If practiced consistently, this could slow the spread of the virus and potentially save lives.
It sounds simple enough, but according to a recent report from the U.S. Center for Disease Control(CDC) 1 in 4 people aren't washing their hands when they should be, such as after blowing their nose.
And while the findings are U.S.-based, statistics from Canada aren't promising. A 2014 audit conducted by the Canadian Patient Safety Institute, for example, found only about 78 per cent of health-care workers cleaned their hands.
According to the BC Centre for Disease Control, about 80 per cent of common infections spread by hand -- and that was before the pandemic.
According to the recent CDC survey, respondents in June 2020 said they were more likely to remember to wash their hands after experiencing respiratory symptoms or before eating at home or in a restaurant when compared to survey responses collected in October 2019.
In both 2019 and 2020, 95 per cent of respondents said they remembered to wash their hands after using a public bathroom, and around 85 per cent did the same when using the bathroom at home. About 86 per cent of respondents said they remember to wash their hands before preparing food, a revelation that was consistent in both years.
And more people are washing their hands before eating at home (74 per cent in 2020 compared to 63 per cent in 2019) and after coughing, sneezing, or blowing their nose, (71 per cent in 2020 compared to 53 per cent in 2019) the findings suggest there is still significant room for improvement.
File photo courtesy: Pexels/Burst.
STICK TO SOAP AND WATER
When it comes to fighting germs experts recommend washing hands with soap and water.
While there is research suggesting hand sanitizer is an effective way to kill germs, that may not hold up in real-life situations.
That's because most people don't use enough sanitizer for it to be effective, or they accidentally wipe it off before it has dried.
And unlike soap, sanitizers may be less effective on dirty or greasy hands, the CDC says.
Reduce your risk of exposure to respiratory diseases, like #COVID19: wash hands often w/ soap & water for at least 20 seconds.
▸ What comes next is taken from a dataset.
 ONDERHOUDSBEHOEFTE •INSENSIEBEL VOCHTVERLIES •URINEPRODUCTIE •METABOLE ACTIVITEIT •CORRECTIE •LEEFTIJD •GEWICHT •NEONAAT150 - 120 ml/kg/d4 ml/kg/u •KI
If soap & water aren’t available, use an alcohol-based hand sanitizer that contains at least 60% alcohol. https://t.co/qbIZmiuPwQ #SuperTuesday pic.twitter.com/8cuxXGeF3I— CDC (@CDCgov) March 3, 2020
VIDEO: THIS SIMPLE EXPERIMENT DEMONSTRATES HOW SOAP WORKS
OK, BUT WHAT KIND OF SOAP?
According to the Food and Drug Administration (FDA) in the U.S., regular soap works just fine.
In May 2019, the government body said the benefits of using antibacterial hand soap "haven't been proven" and made the move to ban triclosan and triclocarban, two common antibacterial ingredients, in consumer products. The FDA argues manufactures haven't proven the ingredients are safe for long-term use, but triclosan may still be found in Canadian products.
“Following simple handwashing practices is one of the most effective ways to prevent the spread of many types of infection and illness at home, at school and elsewhere,” Theresa M. Michele, MD, of the FDA’s Division of Nonprescription Drug Products, said in a statement.
“We can’t advise this enough. It’s simple, and it works.”